*DATA TO PROCESS:*
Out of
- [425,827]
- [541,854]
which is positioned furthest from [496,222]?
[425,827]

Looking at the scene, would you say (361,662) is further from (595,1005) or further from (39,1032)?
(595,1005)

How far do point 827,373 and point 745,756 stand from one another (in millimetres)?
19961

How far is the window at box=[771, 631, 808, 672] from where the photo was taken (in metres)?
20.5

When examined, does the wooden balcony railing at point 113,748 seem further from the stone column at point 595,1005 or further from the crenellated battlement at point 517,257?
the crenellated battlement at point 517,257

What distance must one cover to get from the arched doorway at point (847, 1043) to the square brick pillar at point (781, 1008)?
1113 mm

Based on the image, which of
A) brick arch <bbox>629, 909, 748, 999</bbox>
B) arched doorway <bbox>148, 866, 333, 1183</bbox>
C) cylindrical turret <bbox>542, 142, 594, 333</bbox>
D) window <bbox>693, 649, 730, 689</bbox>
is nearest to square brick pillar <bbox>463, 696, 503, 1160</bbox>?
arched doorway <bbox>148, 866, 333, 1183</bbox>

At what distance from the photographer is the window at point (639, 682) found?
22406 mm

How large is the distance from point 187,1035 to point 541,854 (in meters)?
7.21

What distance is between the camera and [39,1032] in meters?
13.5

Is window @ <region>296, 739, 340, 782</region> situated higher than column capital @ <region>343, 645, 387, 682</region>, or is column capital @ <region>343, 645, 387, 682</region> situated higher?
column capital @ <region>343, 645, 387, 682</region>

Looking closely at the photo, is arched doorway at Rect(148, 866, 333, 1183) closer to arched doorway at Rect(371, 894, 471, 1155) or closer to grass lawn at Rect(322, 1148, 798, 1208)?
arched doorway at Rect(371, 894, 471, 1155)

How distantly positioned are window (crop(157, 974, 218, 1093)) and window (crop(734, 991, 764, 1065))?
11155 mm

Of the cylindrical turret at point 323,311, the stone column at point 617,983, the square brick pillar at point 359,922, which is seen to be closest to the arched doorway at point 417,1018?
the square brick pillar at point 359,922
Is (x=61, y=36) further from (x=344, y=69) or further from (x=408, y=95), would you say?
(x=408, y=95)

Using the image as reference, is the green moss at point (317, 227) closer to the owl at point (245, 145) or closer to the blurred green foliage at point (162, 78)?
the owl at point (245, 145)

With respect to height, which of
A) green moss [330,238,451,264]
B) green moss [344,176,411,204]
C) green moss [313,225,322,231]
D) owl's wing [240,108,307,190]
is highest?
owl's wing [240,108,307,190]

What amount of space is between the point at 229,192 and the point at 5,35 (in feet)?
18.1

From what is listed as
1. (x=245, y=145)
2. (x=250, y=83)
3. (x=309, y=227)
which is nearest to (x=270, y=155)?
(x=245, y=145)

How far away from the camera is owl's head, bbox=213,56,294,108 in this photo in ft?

*WHAT YOU WILL DO:* Count the lines of the material above that contain the string "between", treating uppercase and lowercase as different, and give only the number.

*COMPLETE RESPONSE:* 2